In an inefficient care system, patients must repeat medical stories and medical information, then wait for helpful treatment or information, she said. That can eat up work time for patients and their employers, she said.
To get a handle on the benefit of Pursuing Perfection, the local consortium asked experts to figure the cost and the savings from a proactive approach to caring for diabetes and heart failure patients.
Their conclusion: It would cost $9.8 million to run a local Pursuing Perfection program for the next five years, but would save an estimated $26 million in worker disability expenses.

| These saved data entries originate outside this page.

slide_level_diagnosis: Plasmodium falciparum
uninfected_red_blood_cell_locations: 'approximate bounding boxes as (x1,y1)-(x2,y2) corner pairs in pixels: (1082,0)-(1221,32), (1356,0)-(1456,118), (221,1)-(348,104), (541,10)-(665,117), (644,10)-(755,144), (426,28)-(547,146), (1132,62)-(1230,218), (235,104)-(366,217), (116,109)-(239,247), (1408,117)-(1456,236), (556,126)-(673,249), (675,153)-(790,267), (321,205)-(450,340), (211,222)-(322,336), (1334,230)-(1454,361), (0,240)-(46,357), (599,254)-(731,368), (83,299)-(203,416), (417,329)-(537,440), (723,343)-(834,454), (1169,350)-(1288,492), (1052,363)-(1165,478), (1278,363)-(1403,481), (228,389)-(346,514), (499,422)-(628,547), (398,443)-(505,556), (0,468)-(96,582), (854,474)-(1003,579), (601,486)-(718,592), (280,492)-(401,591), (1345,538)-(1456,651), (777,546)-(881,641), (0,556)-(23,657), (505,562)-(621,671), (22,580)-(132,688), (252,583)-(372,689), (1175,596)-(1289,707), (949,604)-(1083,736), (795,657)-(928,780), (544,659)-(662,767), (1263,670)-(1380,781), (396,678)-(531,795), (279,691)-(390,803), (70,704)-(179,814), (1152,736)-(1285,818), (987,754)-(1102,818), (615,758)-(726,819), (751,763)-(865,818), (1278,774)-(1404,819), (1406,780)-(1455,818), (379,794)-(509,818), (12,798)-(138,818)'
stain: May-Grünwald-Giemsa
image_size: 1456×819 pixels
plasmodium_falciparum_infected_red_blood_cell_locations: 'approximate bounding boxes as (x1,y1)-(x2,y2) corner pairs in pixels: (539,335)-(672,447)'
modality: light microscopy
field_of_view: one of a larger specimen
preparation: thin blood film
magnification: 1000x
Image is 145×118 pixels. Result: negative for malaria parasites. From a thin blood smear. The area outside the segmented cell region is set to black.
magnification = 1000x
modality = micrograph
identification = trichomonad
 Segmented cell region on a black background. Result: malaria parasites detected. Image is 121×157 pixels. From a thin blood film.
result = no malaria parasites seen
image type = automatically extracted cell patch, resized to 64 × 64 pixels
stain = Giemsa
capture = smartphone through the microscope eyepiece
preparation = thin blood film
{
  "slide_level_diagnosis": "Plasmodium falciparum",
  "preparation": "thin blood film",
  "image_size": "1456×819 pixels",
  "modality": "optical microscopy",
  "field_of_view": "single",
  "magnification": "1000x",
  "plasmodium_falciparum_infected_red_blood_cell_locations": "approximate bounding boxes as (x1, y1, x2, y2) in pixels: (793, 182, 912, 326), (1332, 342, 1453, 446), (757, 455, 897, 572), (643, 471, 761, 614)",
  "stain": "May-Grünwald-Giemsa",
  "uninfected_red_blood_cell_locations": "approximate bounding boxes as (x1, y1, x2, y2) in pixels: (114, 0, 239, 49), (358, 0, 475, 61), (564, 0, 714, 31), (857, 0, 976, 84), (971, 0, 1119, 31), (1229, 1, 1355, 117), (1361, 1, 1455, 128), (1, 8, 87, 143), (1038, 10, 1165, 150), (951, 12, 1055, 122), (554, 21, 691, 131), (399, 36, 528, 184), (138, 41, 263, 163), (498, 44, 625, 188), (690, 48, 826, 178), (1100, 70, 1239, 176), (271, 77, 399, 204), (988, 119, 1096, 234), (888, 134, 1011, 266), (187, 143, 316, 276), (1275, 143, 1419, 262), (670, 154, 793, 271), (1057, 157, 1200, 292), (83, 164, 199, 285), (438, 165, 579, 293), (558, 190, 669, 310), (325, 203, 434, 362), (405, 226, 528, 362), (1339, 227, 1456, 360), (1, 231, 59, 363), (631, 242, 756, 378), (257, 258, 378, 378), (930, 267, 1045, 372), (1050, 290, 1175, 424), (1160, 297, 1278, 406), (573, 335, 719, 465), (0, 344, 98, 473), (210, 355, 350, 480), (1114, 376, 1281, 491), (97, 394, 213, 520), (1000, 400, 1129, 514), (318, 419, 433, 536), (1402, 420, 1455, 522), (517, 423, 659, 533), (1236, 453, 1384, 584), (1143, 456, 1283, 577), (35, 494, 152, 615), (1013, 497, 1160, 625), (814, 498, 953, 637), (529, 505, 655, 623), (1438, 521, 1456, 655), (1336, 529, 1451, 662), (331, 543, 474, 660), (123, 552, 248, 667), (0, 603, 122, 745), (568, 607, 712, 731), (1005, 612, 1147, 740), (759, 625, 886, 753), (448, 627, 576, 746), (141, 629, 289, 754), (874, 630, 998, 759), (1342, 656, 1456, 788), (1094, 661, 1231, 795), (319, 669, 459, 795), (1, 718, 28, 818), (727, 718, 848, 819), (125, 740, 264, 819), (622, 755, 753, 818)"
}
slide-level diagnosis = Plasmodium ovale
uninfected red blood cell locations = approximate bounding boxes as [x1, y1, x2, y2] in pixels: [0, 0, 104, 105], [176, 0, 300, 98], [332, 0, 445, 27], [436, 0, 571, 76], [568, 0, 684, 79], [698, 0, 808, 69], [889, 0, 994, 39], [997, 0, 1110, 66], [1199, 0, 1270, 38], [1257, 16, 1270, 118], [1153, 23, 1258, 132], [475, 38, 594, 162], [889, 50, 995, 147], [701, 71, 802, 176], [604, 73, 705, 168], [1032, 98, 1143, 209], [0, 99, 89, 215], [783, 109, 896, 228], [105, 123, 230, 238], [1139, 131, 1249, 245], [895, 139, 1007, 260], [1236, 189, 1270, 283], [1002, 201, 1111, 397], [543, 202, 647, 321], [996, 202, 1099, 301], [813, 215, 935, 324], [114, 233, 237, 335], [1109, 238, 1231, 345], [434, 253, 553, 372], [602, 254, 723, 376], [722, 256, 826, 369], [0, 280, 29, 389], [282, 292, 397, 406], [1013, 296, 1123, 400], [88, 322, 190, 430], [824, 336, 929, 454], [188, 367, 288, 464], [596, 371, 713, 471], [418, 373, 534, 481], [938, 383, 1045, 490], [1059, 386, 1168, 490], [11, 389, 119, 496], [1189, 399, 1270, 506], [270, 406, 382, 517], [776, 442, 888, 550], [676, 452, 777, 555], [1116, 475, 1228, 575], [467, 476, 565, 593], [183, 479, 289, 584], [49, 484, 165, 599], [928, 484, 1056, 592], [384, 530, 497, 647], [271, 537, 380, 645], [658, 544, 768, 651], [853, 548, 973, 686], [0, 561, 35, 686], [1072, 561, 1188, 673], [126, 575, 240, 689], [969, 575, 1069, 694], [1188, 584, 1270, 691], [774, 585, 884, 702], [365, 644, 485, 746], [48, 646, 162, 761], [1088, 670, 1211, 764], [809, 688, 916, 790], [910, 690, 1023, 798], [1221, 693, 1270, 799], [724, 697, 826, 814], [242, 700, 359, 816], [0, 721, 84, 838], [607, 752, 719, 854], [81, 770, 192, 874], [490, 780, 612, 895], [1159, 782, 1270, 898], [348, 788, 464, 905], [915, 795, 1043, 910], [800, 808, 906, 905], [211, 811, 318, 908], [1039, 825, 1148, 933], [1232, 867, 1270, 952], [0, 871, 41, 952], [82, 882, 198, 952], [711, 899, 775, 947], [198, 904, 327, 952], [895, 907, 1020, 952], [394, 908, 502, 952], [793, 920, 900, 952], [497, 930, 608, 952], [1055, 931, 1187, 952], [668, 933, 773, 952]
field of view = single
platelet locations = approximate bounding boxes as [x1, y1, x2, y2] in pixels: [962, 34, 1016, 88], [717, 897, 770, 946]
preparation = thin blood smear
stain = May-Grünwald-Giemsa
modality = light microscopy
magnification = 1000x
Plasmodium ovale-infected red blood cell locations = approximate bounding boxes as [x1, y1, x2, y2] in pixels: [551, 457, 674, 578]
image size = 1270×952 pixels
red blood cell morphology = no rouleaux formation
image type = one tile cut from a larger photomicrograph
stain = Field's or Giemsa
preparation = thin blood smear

Even with such savings, there still must be insurance reforms if Pursuing Perfection is to succeed, said Mark Donaldson, Group Health Cooperative administrator and a member of the local project's leadership board.
There aren't any natural rewards for changes in the current payment system, he said. For example: It's known that group visits and e-mail exchanges help patients, but insurers and the government don't currently cover those, he said.
"What is attractive to Group Health about this is we aren't talking about a vertical (company) integration," he said. "We are getting separate business entities trying to get together to benefit the entire community."
Doctors say that if Pursuing Perfection works, they will have more time to spend with people who need traditional office visits, and people won't have to wait as long for appointments.
The foundation grant runs out in November, but groups in the consortium are committed to funding the effort until spring, and hope more grants follow, Pierson said.
The automobile industry improved after learning from Toyota's teamwork and flexible approach to manufacturing, said Andrea Kabcenell, deputy director of the Pursuing Perfection program for the Institute for Healthcare Improvement, in Boston. While health care is not a pure product line, "we can learn from those industries," she said.
"The average Joe should care because Pursuing Perfection is an attempt to know what one hand is doing with the other," she said. "That doesn't happen very often in care in the U.S.